● **Exercise**
Word for word, restate the lines from the one holding "phylum: Chordata" through the end of the data below, including both endpoints and nothing more.

● **Records for the exercise**
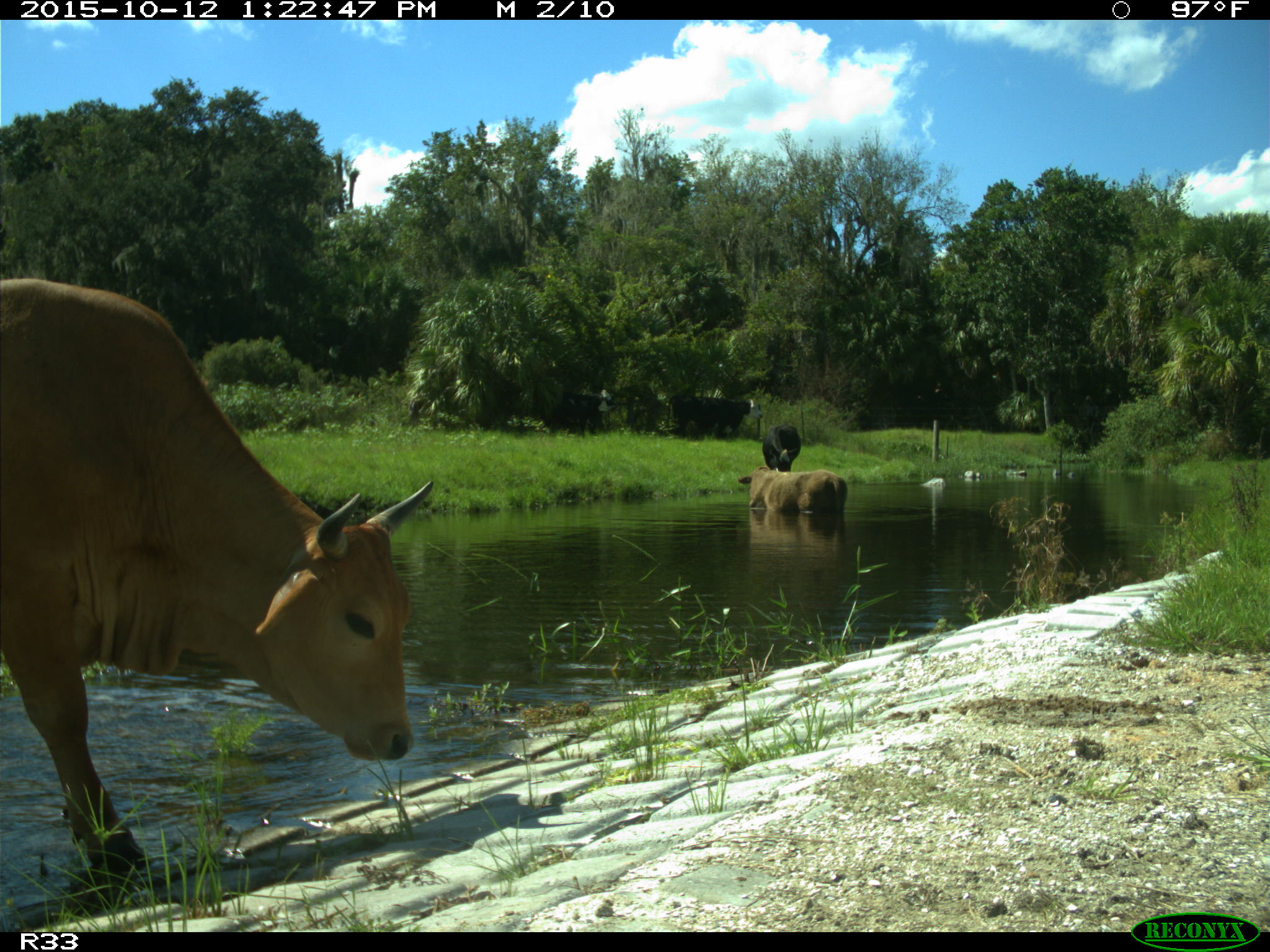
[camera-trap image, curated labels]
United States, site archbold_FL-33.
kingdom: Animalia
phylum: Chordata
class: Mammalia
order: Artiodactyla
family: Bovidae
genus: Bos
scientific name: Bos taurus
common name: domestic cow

● **Written solution**
phylum: Chordata
class: Mammalia
order: Artiodactyla
family: Bovidae
genus: Bos
scientific name: Bos taurus
common name: domestic cow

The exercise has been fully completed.